▶ Task instructions:
1 - Write out everything from "Ribblesdale" down to "rack or wrong." in the essay on paraphrasing Hopkins, word for word.
2 - Repeat everything from the start of the records down to the line containing "Узел Двойной ткацкий или Грейпвайном", with both ends included, and leave the picture markers out.

▶ Passage provided:
=-=-=

Inspired by the Laudator’s exercise in paraphrasing Hopkins (the post for July 2, 2012), I decided to attempt my own, which ended up shading from paraphrase into interpretation. It’s a wonderfully rewarding exercise—similar to the experience of writing out (just for oneself) a translation of some passage of Latin or Greek: how one’s compelled to make unexpected and unexpectedly clarifying judgments about the particular meaning of each word and phrase in attempting to articulate just what relations between them the author intended to be primary. As soon as you begin to paraphrase you immediately become more aware of the individual shape and structure of the poem, its meaning comes into sharper focus, a concentration sets in, and you feel again something of its original freshness, hear its singular voice.

In The Well Wrought Urn, Cleanth Brooks writes about a poem’s “unparaphasable core” and the “heresy of paraphrase,” but his book’s own method of attentive reading also illustrates how one good way to get close to this core is to make paraphrases. The word really means “speak around”–and I think it can describe the kind of speech that moves in circles, indicating by spirals in and out the presence of a center that silently governs its orbits.

Here’s the poem:

Ribblesdale

Earth, sweet Earth, sweet landscape, with leavès throng
And louchèd low grass, heaven that dost appeal
To, with no tongue to plead, no heart to feel;
That canst but only be, but dost that long—

Thou canst but be, but that thou well dost; strong
Thy plea with him who dealt, nay does now deal,
Thy lovely dale down thus and thus bids reel
Thy river, and o’er gives all to rack or wrong.

=-=-=

▶ Provided entries:
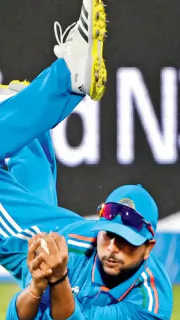 Team India`s spinner Kuldeep Yadav signs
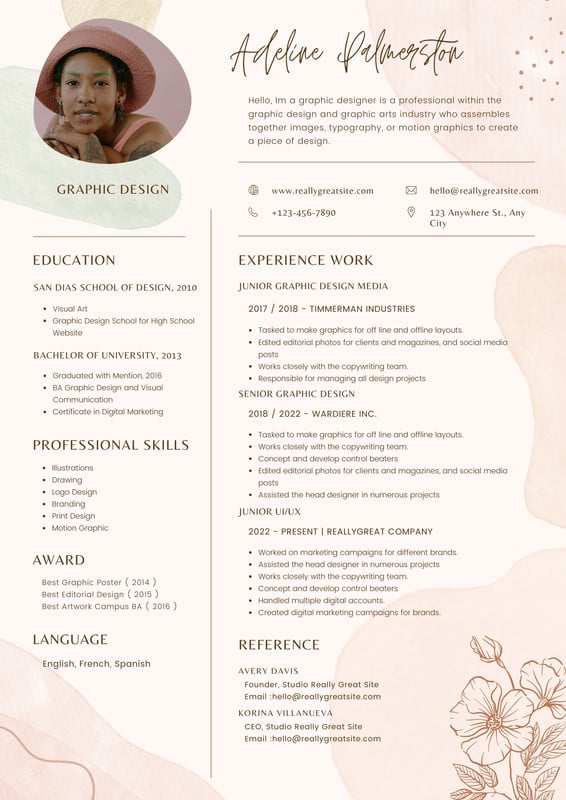 Page 6 - Free printable resume templates you can customize | Canva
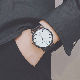 カジュアル定番防水深度30ｍレザークォーツ時計リトルニードル配色縁取りラウンドブラック系ホワイト系合金腕時計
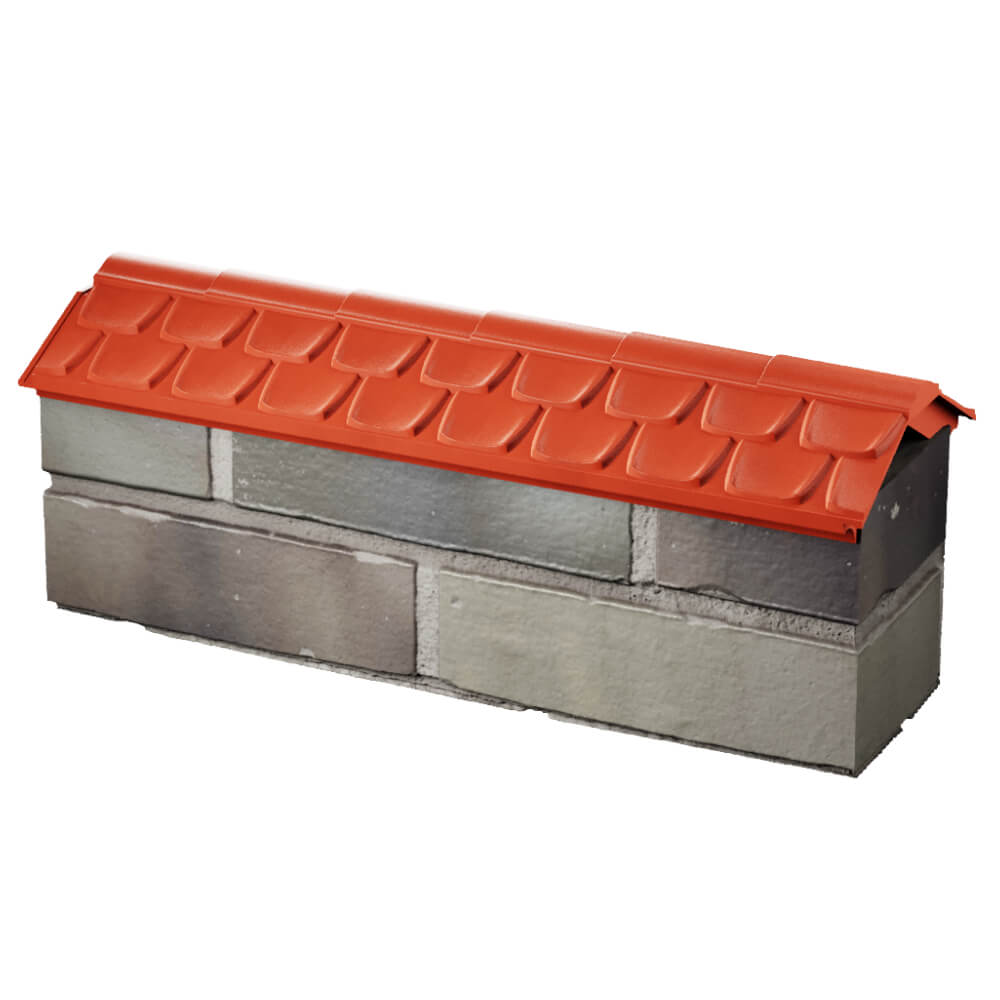 Парапет Zking Эльбрус Красный с посадкой на 0.5 кирпича (130мм) в Нижнем Новгороде фото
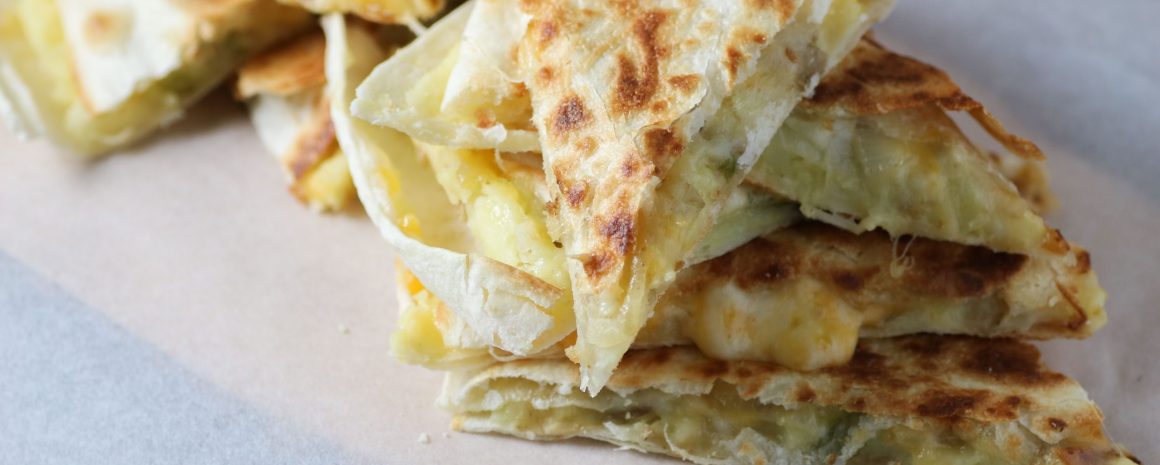 Pierogi Quesadillas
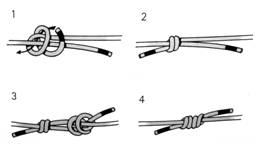 Узел Двойной ткацкий или Грейпвайном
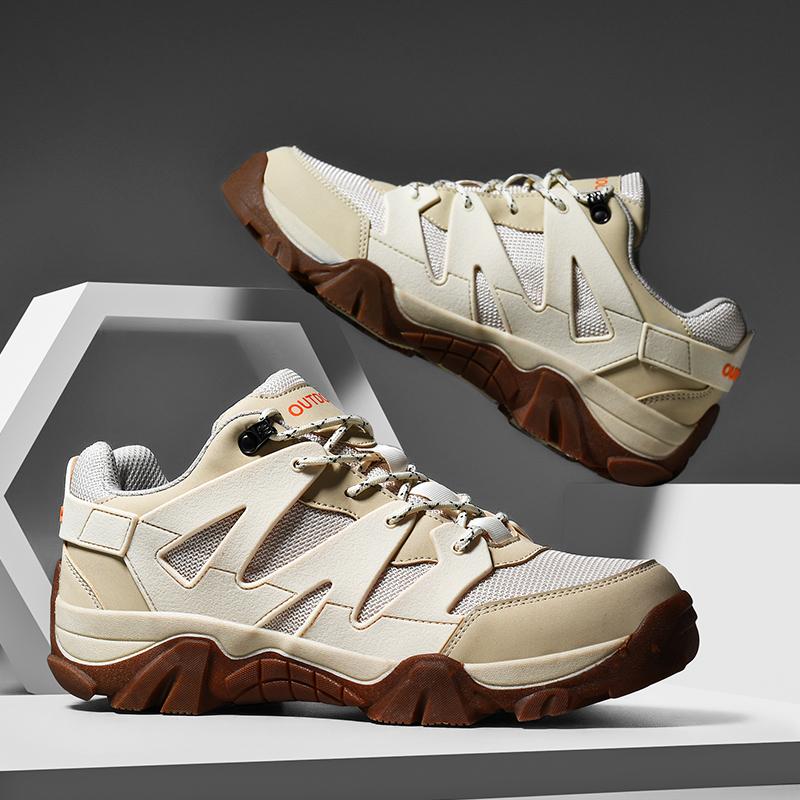 Men's Plus Size Anti Slip and Wear-resistant Sports Shoes Men's Shoes Outdoor Hiking Shoes Hiking Shoes Off-road Running Shoes 39-48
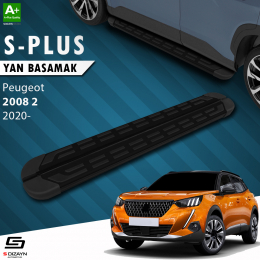 S-Dizayn Peugeot 2008 2 S-Plus Siyah Yan Basamak 183 Cm 2020 Üzeri A+ Kalite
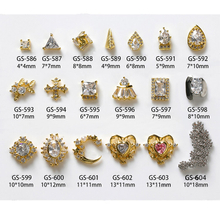 Nail Art Zircon Jewelry Real Gold Plating Nail Diamond Decorations Good Quality Not Fade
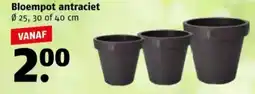 Poiesz Bloempot antraciet aanbieding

=-=-=

▶ Set of answers:
1 -
Ribblesdale

Earth, sweet Earth, sweet landscape, with leavès throng
And louchèd low grass, heaven that dost appeal
To, with no tongue to plead, no heart to feel;
That canst but only be, but dost that long—

Thou canst but be, but that thou well dost; strong
Thy plea with him who dealt, nay does now deal,
Thy lovely dale down thus and thus bids reel
Thy river, and o’er gives all to rack or wrong.

2 -
 Team India`s spinner Kuldeep Yadav signs
 Page 6 - Free printable resume templates you can customize | Canva
 カジュアル定番防水深度30ｍレザークォーツ時計リトルニードル配色縁取りラウンドブラック系ホワイト系合金腕時計
 Парапет Zking Эльбрус Красный с посадкой на 0.5 кирпича (130мм) в Нижнем Новгороде фото
 Pierogi Quesadillas
 Узел Двойной ткацкий или Грейпвайном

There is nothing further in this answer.